Reproduce exactly the line with "Waterfall of Algar. by ienemien" and every line that follows it below, up to and including the last one. Do not include pictures or anything else.

======== DATA FOR THE TASK ========

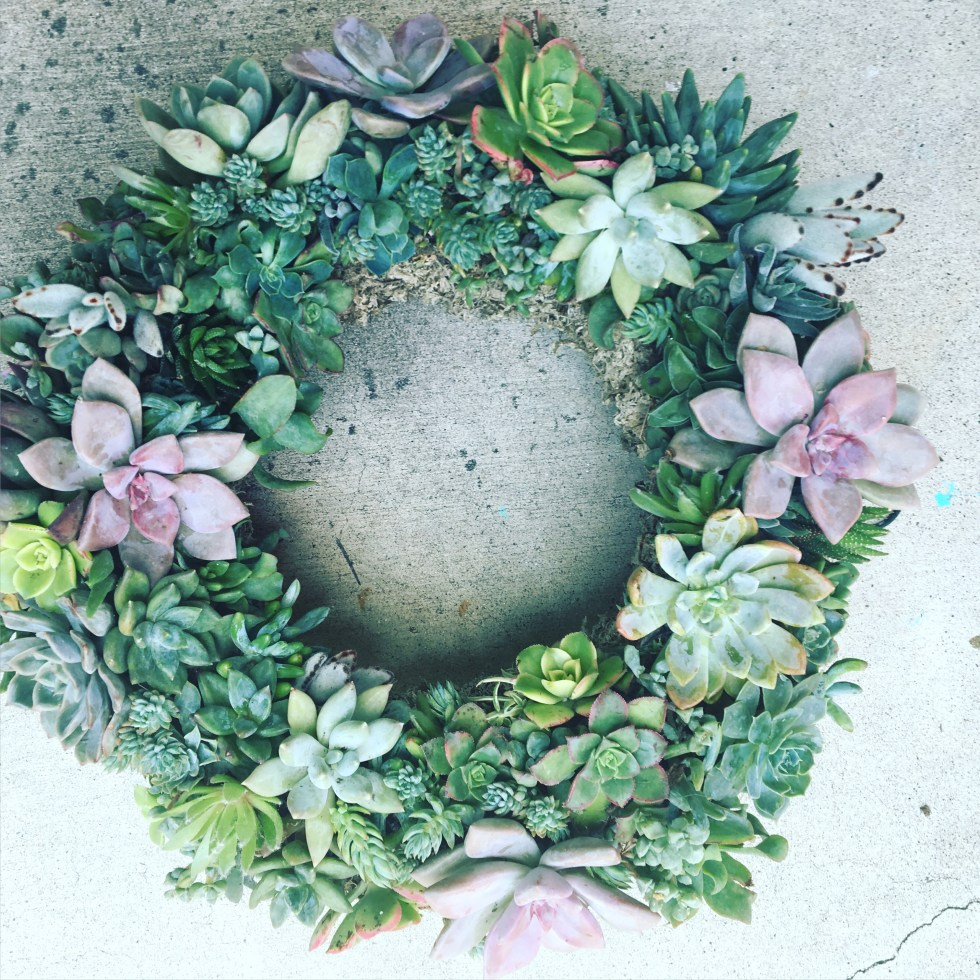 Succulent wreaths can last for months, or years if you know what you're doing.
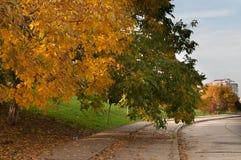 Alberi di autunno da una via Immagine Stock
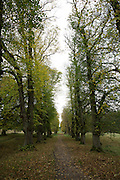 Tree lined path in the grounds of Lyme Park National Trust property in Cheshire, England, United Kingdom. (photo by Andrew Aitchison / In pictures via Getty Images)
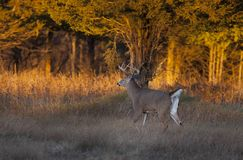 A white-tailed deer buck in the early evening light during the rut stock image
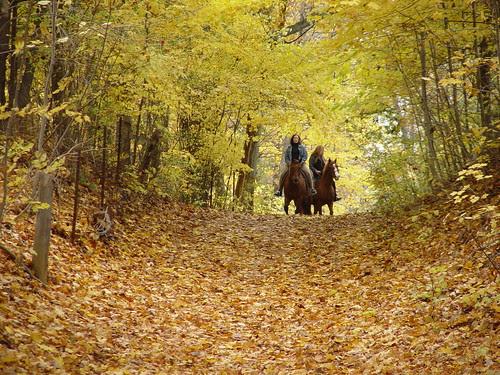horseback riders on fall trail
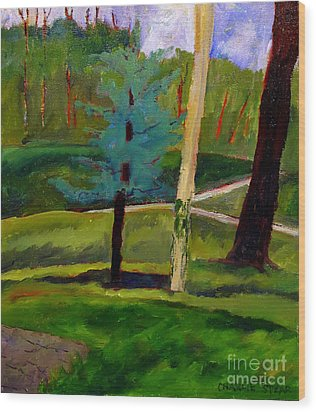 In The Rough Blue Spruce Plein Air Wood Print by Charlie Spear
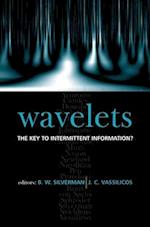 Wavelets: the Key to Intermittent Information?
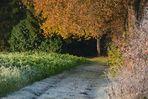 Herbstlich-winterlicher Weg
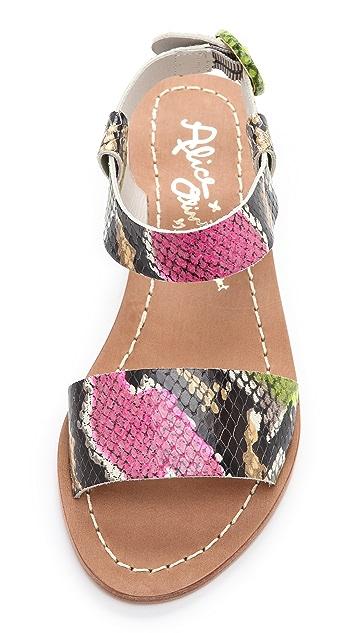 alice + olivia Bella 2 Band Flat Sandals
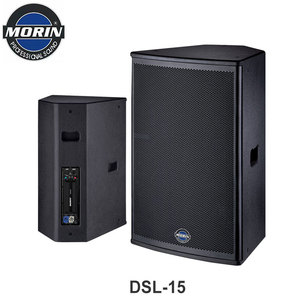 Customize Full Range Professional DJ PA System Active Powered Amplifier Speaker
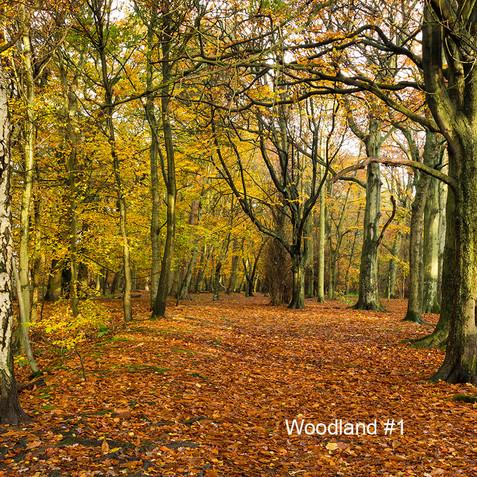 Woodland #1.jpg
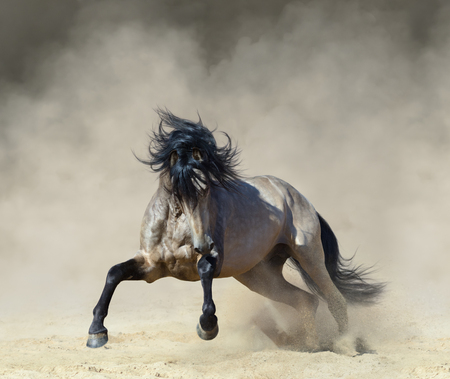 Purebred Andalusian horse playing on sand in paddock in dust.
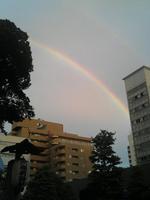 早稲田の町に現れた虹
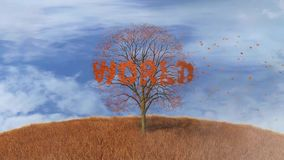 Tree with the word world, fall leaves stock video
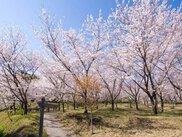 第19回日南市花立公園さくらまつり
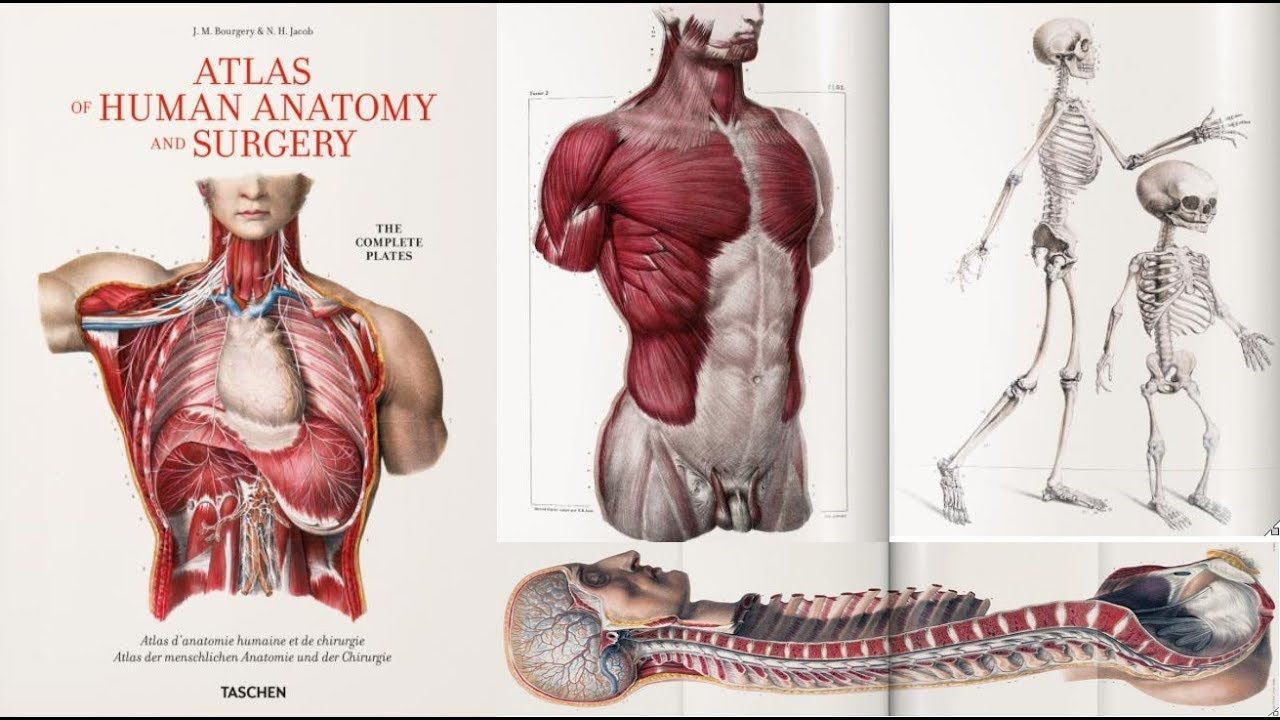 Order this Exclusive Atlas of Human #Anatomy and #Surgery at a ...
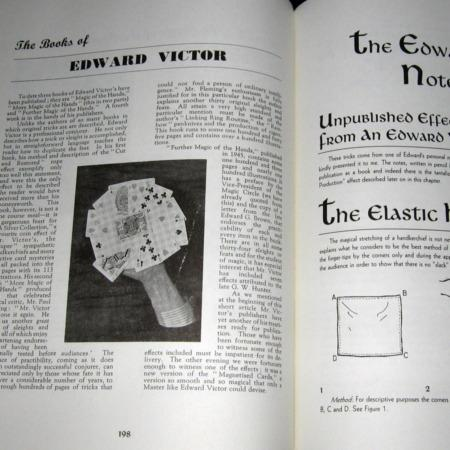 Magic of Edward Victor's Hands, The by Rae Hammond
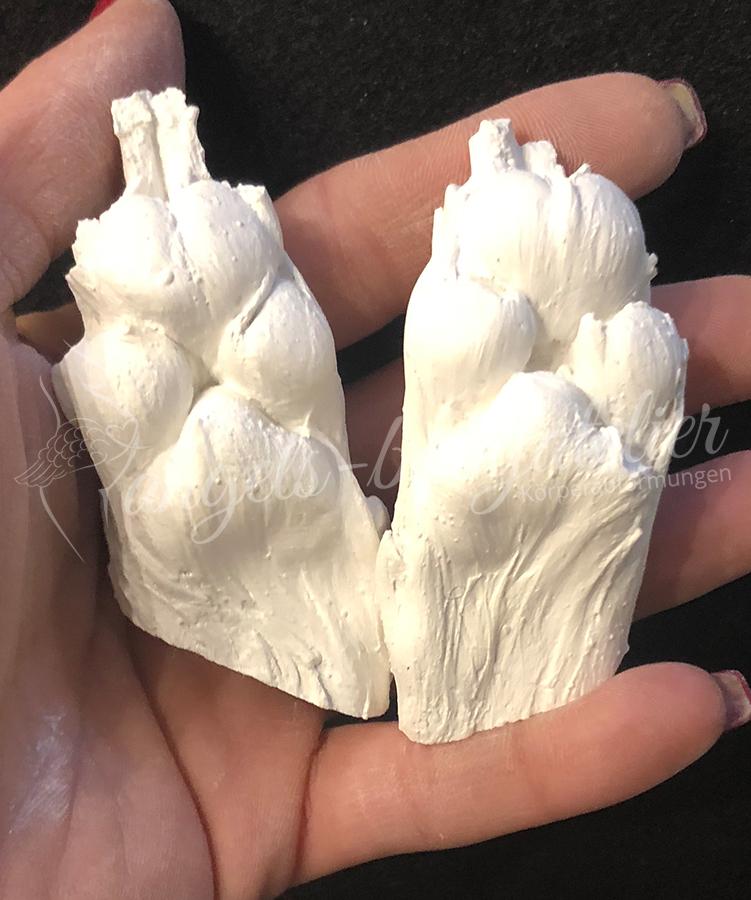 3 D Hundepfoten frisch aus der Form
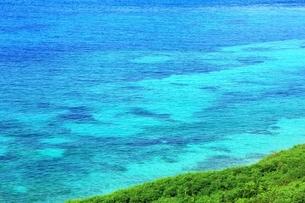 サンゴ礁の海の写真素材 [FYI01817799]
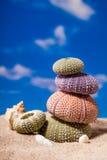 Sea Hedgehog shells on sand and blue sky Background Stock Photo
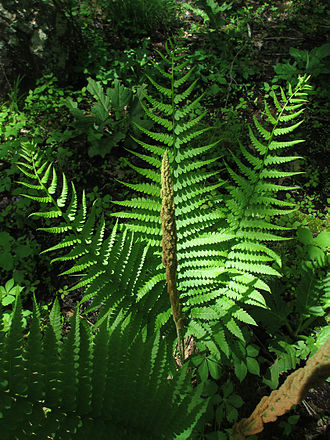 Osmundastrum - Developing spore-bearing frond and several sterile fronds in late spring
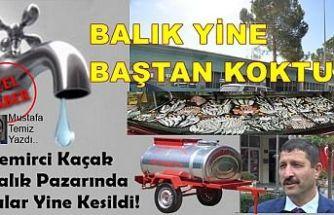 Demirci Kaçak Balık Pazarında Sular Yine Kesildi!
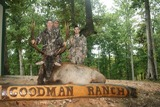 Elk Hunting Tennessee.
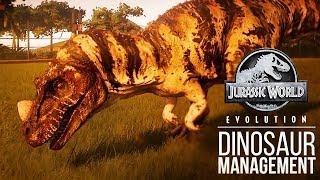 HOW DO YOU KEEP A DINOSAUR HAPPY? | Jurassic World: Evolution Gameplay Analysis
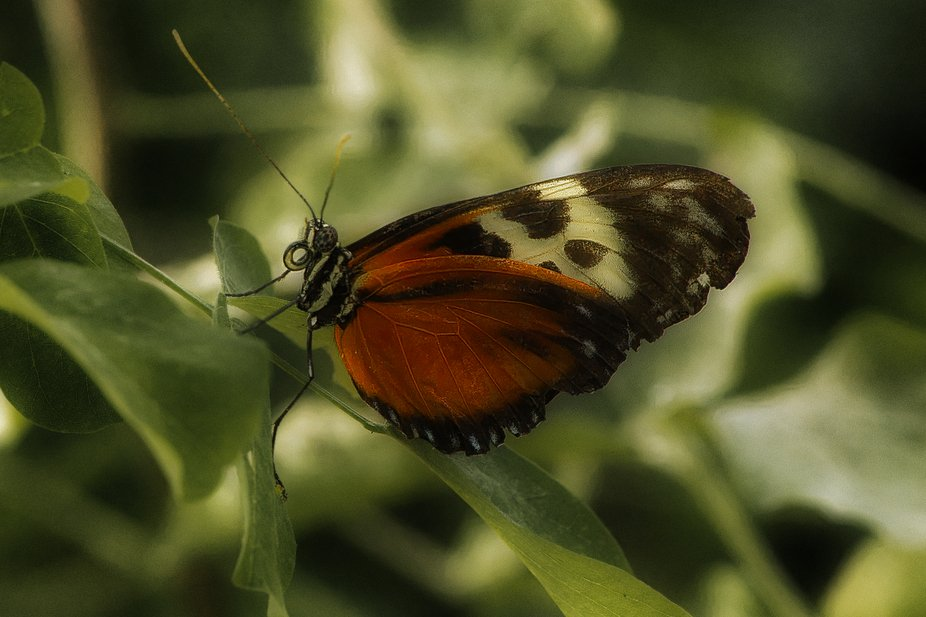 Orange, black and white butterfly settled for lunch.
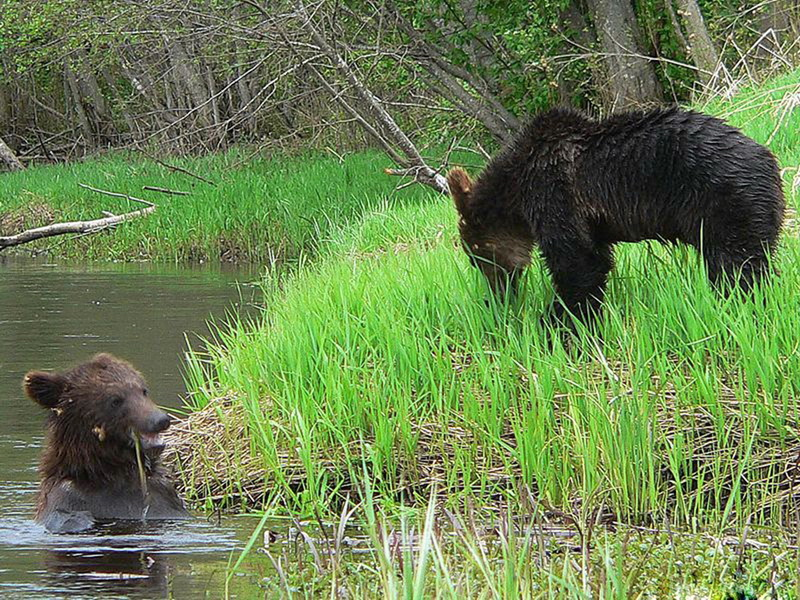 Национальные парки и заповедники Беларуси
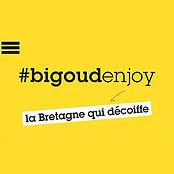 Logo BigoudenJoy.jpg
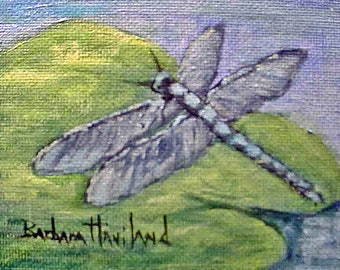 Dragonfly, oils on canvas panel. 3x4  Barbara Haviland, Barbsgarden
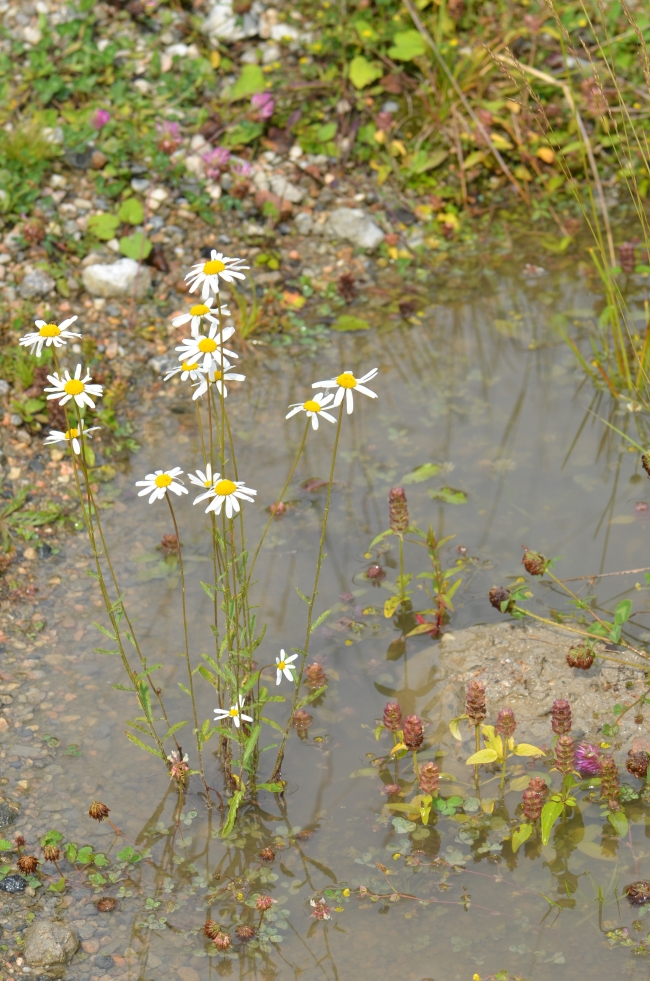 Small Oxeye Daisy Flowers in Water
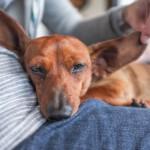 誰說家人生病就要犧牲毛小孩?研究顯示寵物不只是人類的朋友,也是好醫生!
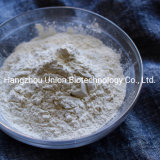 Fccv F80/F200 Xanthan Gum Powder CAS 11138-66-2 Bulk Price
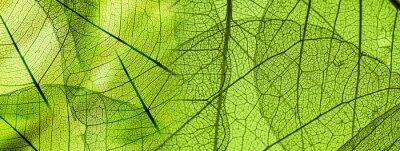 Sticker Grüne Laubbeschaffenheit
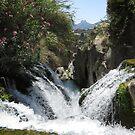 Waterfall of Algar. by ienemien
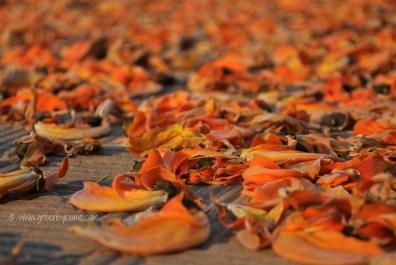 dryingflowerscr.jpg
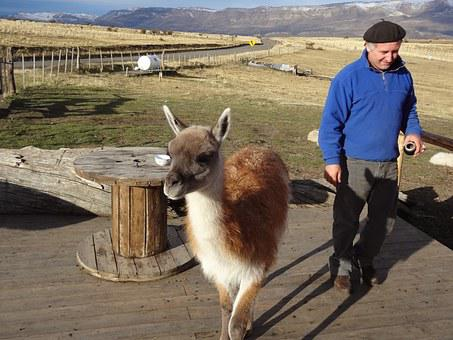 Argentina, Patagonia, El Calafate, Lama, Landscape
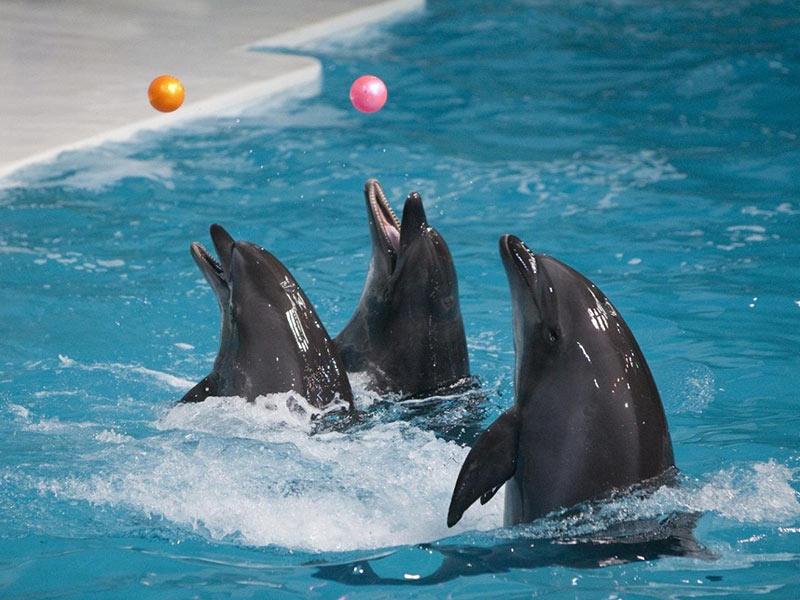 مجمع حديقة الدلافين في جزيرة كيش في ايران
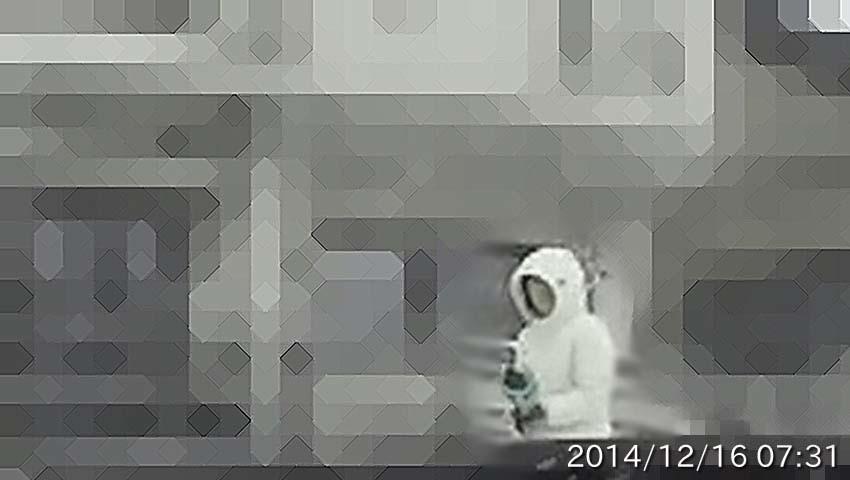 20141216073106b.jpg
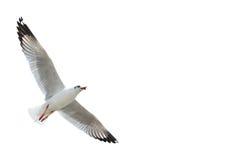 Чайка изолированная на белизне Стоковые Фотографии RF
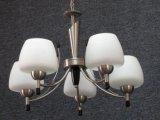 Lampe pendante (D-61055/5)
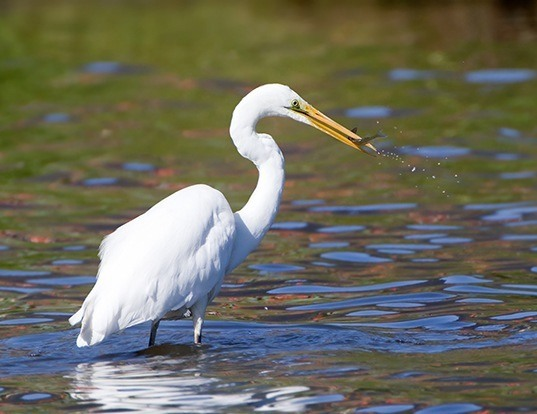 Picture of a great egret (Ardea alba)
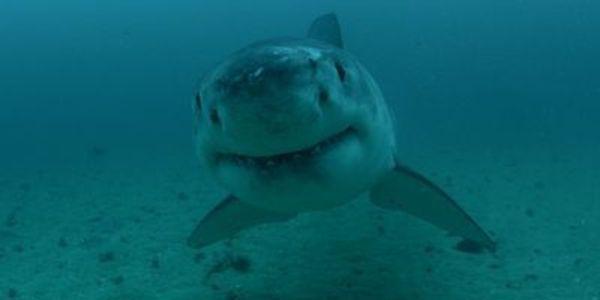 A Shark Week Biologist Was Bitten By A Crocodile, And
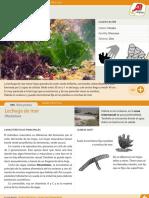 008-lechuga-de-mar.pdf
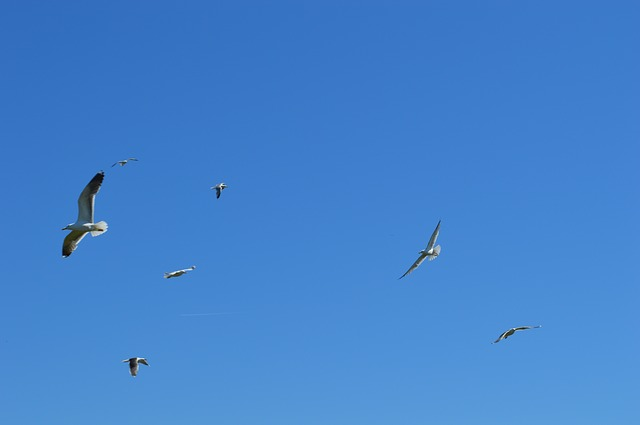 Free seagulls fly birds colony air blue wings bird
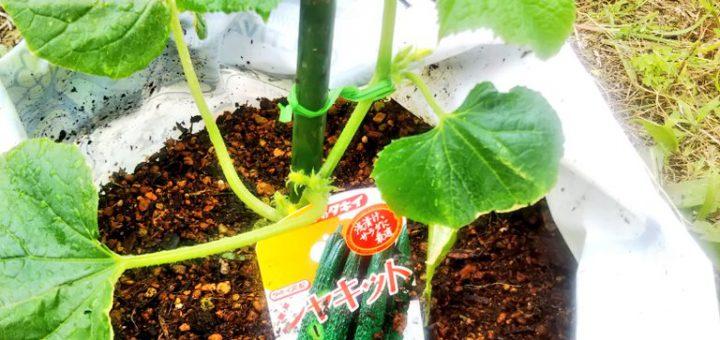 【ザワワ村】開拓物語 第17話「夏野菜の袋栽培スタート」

========

> **TASK RESULT**
 Waterfall of Algar. by ienemien
 dryingflowerscr.jpg
 Argentina, Patagonia, El Calafate, Lama, Landscape
 مجمع حديقة الدلافين في جزيرة كيش في ايران
 20141216073106b.jpg
 Чайка изолированная на белизне Стоковые Фотографии RF
 Lampe pendante (D-61055/5)
 Picture of a great egret (Ardea alba)
 A Shark Week Biologist Was Bitten By A Crocodile, And
 008-lechuga-de-mar.pdf
 Free seagulls fly birds colony air blue wings bird
 【ザワワ村】開拓物語 第17話「夏野菜の袋栽培スタート」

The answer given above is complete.